• WHAT YOU ARE ASKED TO DO
Can you copy, word for word, the stretch from the line containing "What is the overall" through the end of the items below?

* * * *

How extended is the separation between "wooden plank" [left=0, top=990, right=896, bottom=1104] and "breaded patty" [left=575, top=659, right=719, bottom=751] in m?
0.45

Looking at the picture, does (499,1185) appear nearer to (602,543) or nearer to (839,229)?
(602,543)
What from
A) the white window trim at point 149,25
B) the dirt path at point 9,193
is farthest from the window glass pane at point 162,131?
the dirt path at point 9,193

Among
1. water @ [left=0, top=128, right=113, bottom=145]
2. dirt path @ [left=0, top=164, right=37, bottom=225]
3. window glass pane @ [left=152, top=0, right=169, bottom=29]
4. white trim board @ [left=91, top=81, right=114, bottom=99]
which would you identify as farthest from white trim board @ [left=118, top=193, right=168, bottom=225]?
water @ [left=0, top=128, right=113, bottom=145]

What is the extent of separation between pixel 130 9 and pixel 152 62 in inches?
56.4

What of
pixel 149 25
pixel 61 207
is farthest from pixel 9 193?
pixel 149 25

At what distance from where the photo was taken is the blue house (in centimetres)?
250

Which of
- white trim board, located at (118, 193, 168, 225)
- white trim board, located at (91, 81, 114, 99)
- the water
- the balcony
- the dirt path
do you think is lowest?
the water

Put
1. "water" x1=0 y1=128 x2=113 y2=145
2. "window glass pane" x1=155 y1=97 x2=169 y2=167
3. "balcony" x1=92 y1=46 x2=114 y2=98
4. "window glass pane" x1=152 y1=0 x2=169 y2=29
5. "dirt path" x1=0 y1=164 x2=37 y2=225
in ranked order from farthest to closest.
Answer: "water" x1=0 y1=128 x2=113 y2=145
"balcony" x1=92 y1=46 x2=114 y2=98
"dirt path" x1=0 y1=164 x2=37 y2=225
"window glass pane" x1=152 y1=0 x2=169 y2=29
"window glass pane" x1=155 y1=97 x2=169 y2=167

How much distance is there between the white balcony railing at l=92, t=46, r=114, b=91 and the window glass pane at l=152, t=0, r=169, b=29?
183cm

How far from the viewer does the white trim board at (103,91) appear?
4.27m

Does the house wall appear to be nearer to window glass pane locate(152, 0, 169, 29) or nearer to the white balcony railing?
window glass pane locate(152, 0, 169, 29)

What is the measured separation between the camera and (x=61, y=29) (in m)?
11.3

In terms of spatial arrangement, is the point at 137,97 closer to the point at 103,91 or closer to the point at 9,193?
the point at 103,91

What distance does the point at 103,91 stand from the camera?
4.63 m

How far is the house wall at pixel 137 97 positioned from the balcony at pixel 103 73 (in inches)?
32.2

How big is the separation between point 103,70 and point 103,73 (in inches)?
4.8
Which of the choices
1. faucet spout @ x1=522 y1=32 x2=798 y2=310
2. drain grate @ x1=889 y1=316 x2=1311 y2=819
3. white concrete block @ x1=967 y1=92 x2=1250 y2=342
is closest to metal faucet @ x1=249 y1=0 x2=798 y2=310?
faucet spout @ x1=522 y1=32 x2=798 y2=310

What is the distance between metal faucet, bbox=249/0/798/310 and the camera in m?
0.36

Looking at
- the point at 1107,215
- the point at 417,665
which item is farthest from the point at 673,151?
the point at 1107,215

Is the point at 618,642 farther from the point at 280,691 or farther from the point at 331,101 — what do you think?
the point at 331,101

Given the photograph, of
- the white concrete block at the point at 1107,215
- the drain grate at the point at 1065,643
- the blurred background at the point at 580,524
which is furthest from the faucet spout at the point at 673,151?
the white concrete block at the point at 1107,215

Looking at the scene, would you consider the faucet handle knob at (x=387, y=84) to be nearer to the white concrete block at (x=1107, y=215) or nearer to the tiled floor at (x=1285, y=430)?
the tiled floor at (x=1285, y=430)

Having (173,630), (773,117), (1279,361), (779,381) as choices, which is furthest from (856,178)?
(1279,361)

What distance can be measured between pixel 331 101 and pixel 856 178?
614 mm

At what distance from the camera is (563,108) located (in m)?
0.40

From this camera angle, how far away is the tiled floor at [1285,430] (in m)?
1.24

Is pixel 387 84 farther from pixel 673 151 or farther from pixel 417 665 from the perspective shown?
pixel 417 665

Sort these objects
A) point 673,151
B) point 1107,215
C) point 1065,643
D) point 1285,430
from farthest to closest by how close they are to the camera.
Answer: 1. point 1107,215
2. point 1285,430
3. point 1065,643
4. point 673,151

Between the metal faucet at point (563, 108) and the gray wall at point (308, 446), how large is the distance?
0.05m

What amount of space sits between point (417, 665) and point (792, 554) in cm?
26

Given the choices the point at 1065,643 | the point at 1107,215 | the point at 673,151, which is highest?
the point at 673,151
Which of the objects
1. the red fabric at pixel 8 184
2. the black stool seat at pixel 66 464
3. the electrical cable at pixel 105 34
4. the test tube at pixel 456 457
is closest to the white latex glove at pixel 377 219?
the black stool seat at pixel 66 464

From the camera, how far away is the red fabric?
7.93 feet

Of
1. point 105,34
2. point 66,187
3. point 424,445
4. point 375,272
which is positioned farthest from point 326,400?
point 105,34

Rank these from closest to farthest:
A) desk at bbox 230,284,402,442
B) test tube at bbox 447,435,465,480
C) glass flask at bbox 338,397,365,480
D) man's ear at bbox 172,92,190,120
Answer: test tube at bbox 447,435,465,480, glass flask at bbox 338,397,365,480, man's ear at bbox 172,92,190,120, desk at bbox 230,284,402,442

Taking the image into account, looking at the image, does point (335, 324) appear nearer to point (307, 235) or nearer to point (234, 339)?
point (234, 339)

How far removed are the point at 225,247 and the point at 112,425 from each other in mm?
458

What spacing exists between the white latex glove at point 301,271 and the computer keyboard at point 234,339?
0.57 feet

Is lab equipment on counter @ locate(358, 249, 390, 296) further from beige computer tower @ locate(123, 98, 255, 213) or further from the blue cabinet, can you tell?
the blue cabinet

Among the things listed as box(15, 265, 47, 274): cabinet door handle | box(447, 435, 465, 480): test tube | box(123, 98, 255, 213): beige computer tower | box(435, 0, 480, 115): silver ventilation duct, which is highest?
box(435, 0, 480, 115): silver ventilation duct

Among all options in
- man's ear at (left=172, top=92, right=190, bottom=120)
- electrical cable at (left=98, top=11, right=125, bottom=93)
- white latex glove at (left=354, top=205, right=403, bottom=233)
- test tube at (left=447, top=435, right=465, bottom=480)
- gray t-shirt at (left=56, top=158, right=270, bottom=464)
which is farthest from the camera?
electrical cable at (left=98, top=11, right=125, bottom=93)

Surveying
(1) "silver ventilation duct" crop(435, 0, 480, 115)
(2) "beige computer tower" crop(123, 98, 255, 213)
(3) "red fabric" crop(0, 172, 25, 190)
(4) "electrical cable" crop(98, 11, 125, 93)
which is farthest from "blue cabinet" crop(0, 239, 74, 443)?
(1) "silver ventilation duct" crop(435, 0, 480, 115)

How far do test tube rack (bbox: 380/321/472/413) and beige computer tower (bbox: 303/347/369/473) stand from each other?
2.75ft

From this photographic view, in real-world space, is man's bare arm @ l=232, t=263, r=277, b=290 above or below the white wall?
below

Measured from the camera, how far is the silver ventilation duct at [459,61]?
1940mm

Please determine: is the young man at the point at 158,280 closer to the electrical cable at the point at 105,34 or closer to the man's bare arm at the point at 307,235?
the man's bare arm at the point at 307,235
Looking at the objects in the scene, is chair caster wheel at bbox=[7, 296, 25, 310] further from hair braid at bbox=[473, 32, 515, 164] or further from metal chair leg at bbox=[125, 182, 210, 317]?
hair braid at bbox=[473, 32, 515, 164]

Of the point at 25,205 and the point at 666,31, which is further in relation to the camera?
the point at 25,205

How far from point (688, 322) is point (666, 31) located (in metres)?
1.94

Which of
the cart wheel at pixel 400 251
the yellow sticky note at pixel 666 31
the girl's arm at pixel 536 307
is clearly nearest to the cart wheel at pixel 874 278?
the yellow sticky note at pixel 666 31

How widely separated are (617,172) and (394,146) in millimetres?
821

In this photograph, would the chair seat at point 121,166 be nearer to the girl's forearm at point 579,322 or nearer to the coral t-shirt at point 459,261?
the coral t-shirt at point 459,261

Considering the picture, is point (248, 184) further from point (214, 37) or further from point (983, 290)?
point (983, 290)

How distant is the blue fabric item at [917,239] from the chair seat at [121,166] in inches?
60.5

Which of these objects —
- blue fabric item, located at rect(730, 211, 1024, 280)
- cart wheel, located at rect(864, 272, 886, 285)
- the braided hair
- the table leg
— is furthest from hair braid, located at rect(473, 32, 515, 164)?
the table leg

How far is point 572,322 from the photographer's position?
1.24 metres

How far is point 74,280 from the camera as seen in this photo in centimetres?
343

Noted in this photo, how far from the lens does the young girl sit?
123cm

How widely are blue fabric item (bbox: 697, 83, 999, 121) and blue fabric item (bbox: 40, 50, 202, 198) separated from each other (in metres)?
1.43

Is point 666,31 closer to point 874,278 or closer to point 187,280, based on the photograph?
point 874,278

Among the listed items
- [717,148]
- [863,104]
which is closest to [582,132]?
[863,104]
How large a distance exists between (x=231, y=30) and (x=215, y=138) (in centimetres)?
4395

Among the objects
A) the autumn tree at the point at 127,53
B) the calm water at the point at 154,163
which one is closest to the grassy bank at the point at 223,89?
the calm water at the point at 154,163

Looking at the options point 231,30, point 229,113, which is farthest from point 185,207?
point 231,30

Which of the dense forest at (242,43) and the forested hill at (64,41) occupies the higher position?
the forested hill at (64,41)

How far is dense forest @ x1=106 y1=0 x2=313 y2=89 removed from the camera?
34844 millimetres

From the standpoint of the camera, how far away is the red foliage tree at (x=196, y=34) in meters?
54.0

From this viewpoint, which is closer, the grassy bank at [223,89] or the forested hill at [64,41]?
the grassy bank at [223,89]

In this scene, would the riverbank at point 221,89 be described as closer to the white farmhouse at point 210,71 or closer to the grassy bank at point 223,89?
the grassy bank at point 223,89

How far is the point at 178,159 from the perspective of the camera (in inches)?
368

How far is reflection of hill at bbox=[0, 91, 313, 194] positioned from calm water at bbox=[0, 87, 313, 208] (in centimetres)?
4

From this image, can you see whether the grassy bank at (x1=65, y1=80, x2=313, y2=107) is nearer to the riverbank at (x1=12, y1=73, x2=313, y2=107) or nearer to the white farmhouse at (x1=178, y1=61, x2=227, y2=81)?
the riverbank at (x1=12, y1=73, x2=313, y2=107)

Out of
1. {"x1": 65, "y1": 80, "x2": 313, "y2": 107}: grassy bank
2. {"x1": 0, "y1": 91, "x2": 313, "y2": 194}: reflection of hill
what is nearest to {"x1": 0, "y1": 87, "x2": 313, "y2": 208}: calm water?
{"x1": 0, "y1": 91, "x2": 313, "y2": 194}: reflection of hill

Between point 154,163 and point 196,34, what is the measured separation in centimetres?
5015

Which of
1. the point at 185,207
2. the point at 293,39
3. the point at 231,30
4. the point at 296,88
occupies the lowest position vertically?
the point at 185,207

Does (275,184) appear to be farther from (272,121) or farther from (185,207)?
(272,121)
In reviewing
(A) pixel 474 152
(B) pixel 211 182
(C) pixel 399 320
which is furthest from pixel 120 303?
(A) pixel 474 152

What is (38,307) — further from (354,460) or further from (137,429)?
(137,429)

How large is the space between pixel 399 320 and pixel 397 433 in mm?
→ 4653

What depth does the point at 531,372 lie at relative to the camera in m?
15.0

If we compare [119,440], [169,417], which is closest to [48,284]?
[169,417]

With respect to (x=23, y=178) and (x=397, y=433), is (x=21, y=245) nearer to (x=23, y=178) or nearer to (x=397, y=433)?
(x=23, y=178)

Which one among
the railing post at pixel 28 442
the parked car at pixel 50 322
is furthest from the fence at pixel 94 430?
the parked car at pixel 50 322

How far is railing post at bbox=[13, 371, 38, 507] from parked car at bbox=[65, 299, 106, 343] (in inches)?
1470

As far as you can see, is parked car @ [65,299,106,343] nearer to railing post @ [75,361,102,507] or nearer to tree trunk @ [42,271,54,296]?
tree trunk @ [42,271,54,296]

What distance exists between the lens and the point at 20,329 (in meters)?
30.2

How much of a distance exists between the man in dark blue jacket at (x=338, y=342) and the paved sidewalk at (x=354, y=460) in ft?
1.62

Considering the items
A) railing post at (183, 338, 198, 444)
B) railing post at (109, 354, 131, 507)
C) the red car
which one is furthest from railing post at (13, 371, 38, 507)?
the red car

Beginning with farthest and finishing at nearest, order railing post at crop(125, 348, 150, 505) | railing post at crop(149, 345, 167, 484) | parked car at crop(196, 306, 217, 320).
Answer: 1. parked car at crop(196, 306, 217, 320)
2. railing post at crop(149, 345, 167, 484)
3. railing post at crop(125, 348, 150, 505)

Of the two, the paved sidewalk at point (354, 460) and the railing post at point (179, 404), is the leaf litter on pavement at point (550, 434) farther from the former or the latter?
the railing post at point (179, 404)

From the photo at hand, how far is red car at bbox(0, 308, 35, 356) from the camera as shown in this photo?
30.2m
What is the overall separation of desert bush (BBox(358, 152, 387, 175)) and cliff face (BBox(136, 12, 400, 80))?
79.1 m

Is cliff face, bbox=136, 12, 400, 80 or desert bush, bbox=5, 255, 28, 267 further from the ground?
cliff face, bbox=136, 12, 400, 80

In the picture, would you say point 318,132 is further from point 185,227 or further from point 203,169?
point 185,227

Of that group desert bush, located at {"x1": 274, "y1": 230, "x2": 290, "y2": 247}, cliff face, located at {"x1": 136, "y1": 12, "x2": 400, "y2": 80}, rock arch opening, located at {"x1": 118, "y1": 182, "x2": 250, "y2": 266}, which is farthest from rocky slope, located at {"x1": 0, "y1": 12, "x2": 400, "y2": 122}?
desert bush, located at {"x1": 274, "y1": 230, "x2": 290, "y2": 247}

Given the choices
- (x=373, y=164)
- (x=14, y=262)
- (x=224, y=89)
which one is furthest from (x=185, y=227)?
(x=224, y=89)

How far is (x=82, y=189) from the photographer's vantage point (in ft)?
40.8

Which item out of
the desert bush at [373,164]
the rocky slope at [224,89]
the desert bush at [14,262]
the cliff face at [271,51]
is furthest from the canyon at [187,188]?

* * * *

• REPLY
What is the overall separation of desert bush (BBox(358, 152, 387, 175)) and cliff face (BBox(136, 12, 400, 80))?
79.1 m

Is cliff face, bbox=136, 12, 400, 80 or desert bush, bbox=5, 255, 28, 267 further from the ground?
cliff face, bbox=136, 12, 400, 80

In the picture, would you say point 318,132 is further from point 185,227 or further from point 203,169?
point 185,227

Of that group desert bush, located at {"x1": 274, "y1": 230, "x2": 290, "y2": 247}, cliff face, located at {"x1": 136, "y1": 12, "x2": 400, "y2": 80}, rock arch opening, located at {"x1": 118, "y1": 182, "x2": 250, "y2": 266}, which is farthest from rocky slope, located at {"x1": 0, "y1": 12, "x2": 400, "y2": 122}?
desert bush, located at {"x1": 274, "y1": 230, "x2": 290, "y2": 247}

Given the choices
- (x=373, y=164)
- (x=14, y=262)
- (x=224, y=89)
which one is furthest from (x=185, y=227)?
(x=224, y=89)

How far is (x=82, y=189) from the photographer's vantage point (in ft)?
40.8

Which item out of
the desert bush at [373,164]
the rocky slope at [224,89]
the desert bush at [14,262]
the cliff face at [271,51]
is furthest from the canyon at [187,188]?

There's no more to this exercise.